Your doctor might conclude that you have adenomyosis only after ruling out other possible causes for your signs and symptoms.
Your doctor may suspect adenomyosis based on:
- Signs and symptoms
- A pelvic exam that reveals an enlarged, tender uterus
- Ultrasound imaging of the uterus
- Magnetic resonance imaging (MRI) of the uterus
In some instances, your doctor might collect a sample of uterine tissue for testing (endometrial biopsy) to make sure you don't have a more serious condition. But an endometrial biopsy won't help your doctor confirm a diagnosis of adenomyosis.
Pelvic imaging such as ultrasound and MRI can detect signs of adenomyosis, but the only way to confirm it is to examine the uterus after hysterectomy.
Treatment
Adenomyosis often goes away after menopause, so treatment might depend on how close you are to that stage of life.
Treatment options for adenomyosis include:
- Anti-inflammatory drugs. Your doctor might recommend anti-inflammatory medications, such as ibuprofen (Advil, Motrin IB, others), to control the pain. By starting an anti-inflammatory medicine one to two days before your period begins and taking it during your period, you can reduce menstrual blood flow and help relieve pain.
- Hormone medications. Combined estrogen-progestin birth control pills or hormone-containing patches or vaginal rings might lessen heavy bleeding and pain associated with adenomyosis. Progestin-only contraception, such as an intrauterine device, or continuous-use birth control pills often cause amenorrhea — the absence of your menstrual periods — which might provide some relief.
- Hysterectomy. If your pain is severe and no other treatments have worked, your doctor might suggest surgery to remove your uterus. Removing your ovaries isn't necessary to control adenomyosis.
Self care
To ease pelvic pain and cramping related to adenomyosis, try these tips:
- Soak in a warm bath.
- Use a heating pad on your abdomen.
- Take an over-the-counter anti-inflammatory medication, such as ibuprofen (Advil, Motrin IB, others).
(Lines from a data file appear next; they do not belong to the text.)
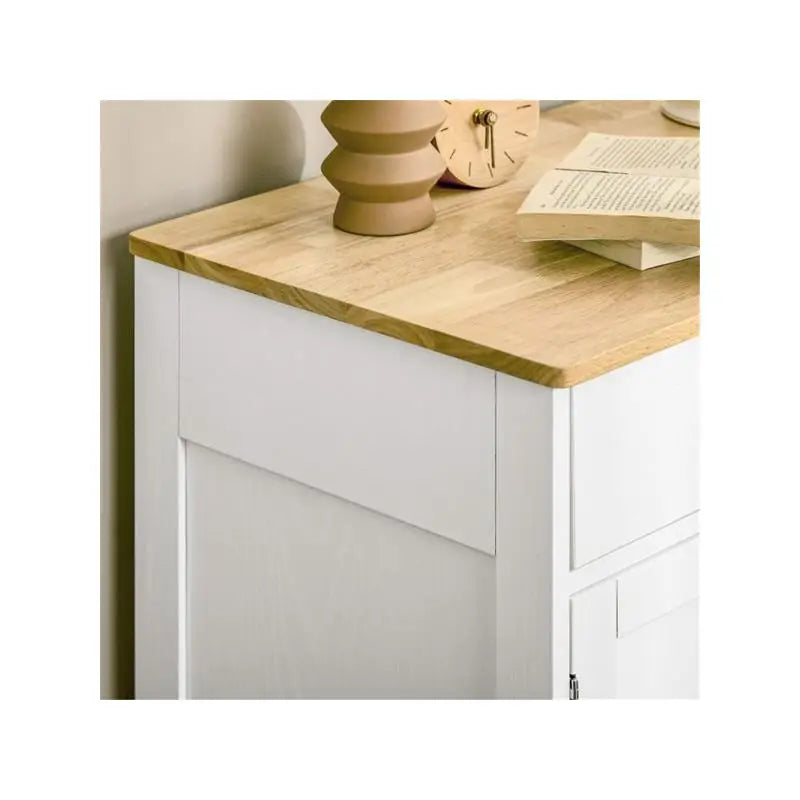 Storage Cabinet for Kitchen with Shelves and Cabinet Doors, Ideal for Organizing Kitchen Essentials and Food Items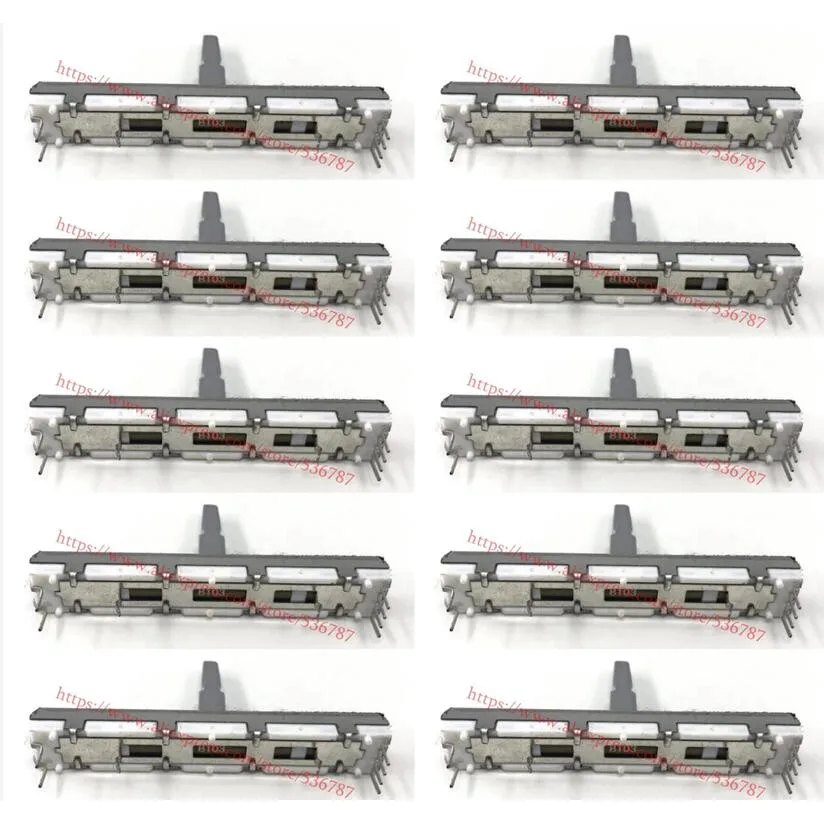 10 шт. фейдер DCV1010 для Pioneer DJM400 DJM500 DJM600 DJM700 DJM800 DJM5000|Аксессуары оборудования ди-джея|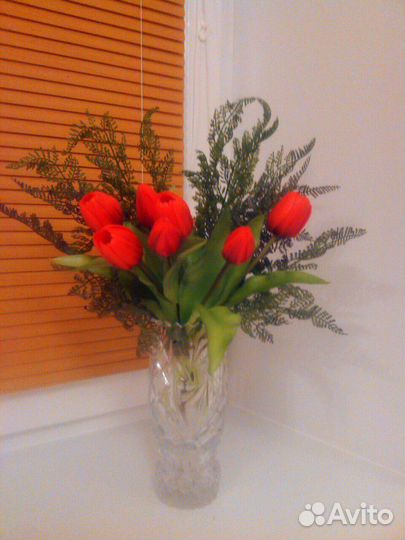 Букет тюльпанов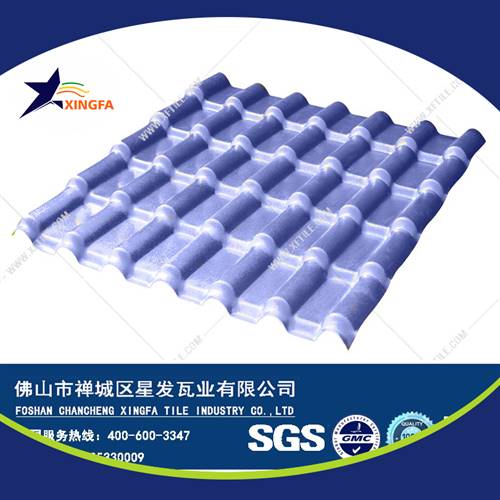 市政改造工程用ASA樹脂波浪瓦 防腐抗污隔熱塑料樹脂瓦 太原環氧樹脂瓦廠家生產零售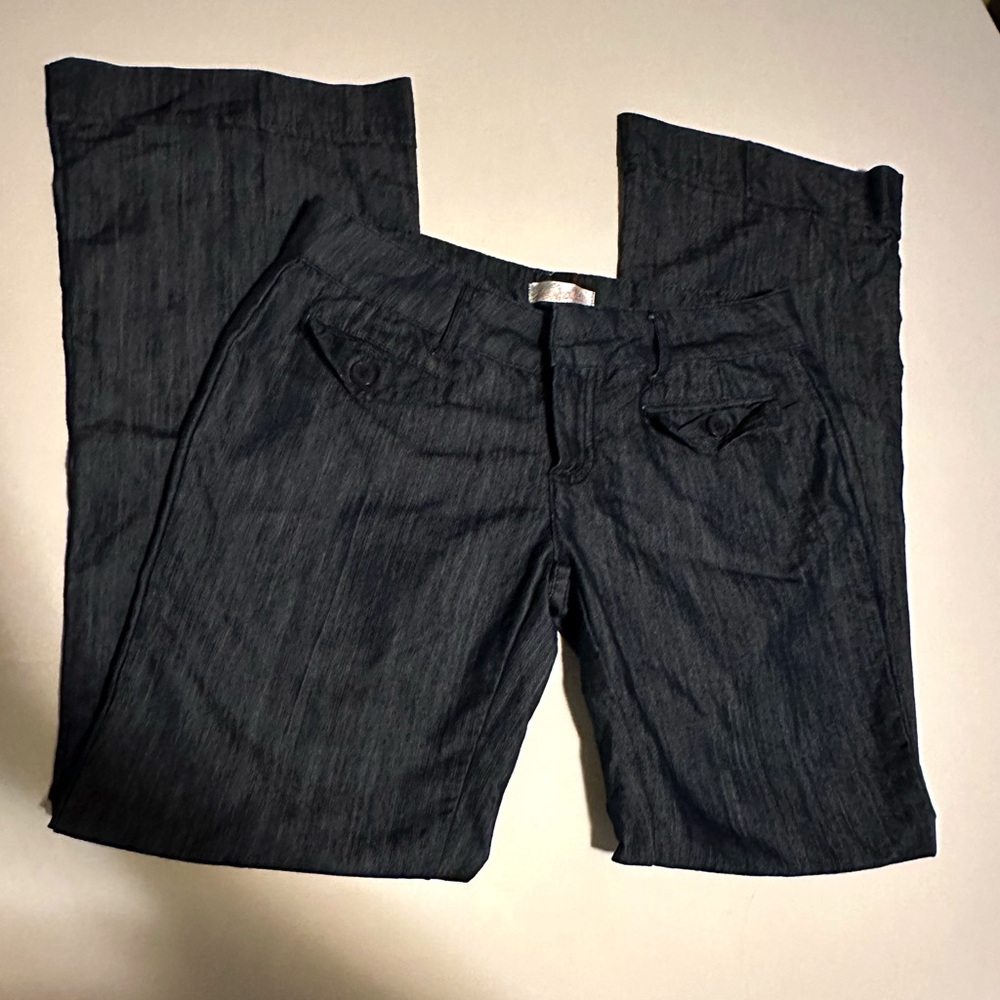 Sapphire Red Pants Size 7 Dark Wash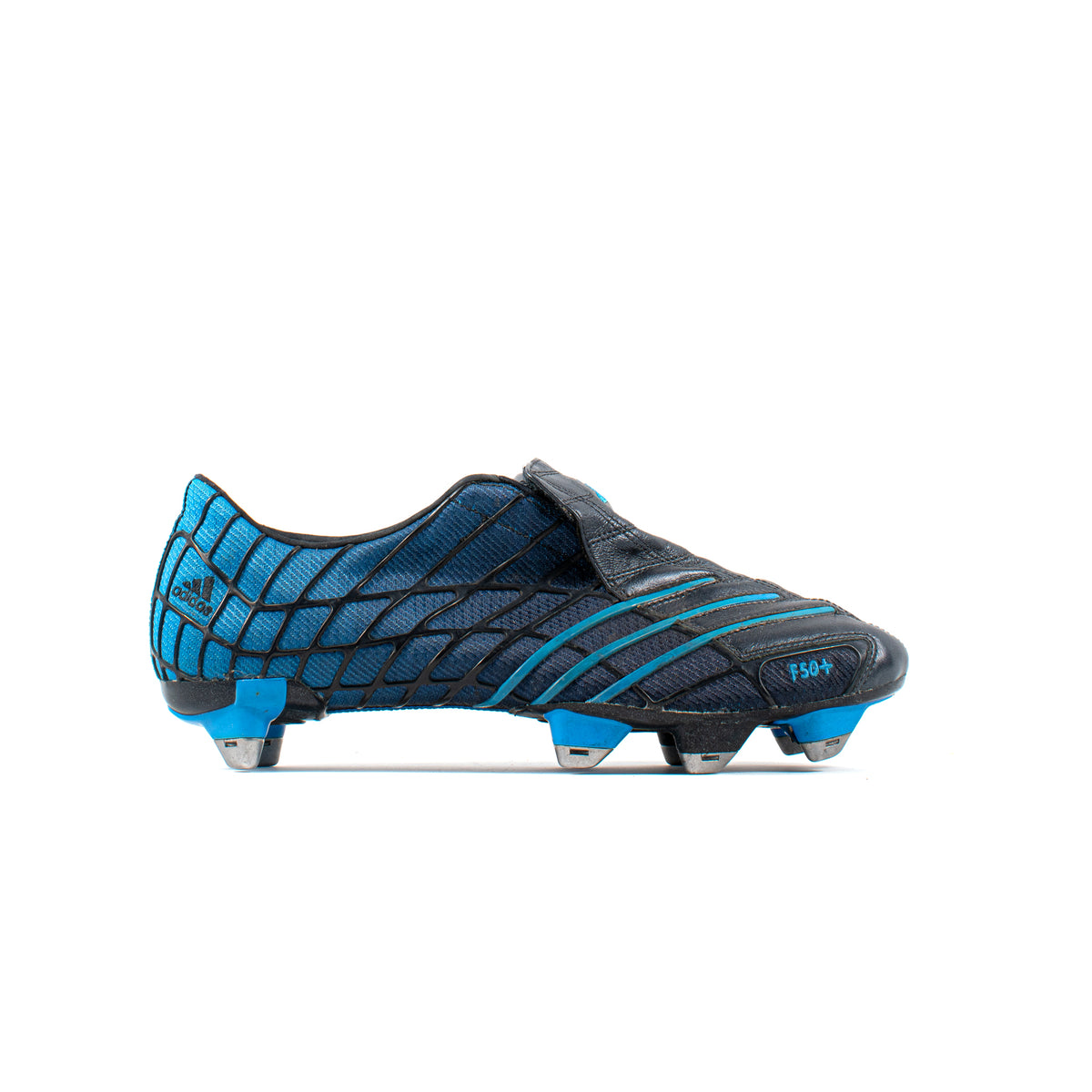 Adidas F50+ Spider Sample Grey Blue SG – Classic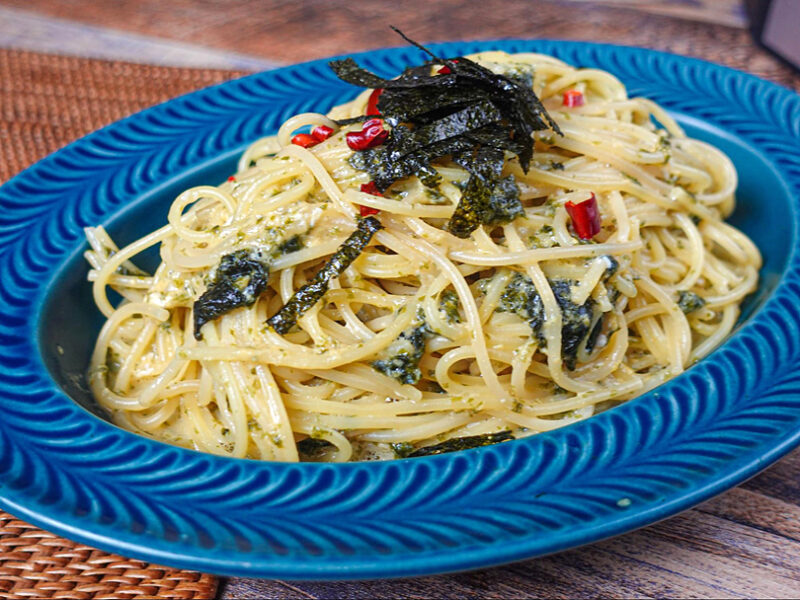 たまごかけぽんパスタ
Preparing for your appointment
Your first appointment will be with either your primary care provider or your gynecologist.
What you can do
Make a list of:
- Your signs and symptoms, and when they began
- All medications, vitamins and other supplements you take, including dosages
- Medical information, including menstrual and childbirth history
- Questions to ask your doctor
For adenomyosis, basic questions to ask your doctor include:
- Are there medications I can take to improve my symptoms?
- Under what circumstances do you recommend surgery?
- Could my condition affect my ability to become pregnant?
Don't hesitate to ask other questions.
What to expect from your doctor
Your doctor might ask you:
- When do symptoms typically occur?
- How severe are your symptoms?
- When was your last period?
- Could you be pregnant?
- Are you using a birth control method? If so, which one?
- Do your symptoms seem to be related to your menstrual cycle?
- Does anything seem to improve your symptoms?
- Does anything make your symptoms worse?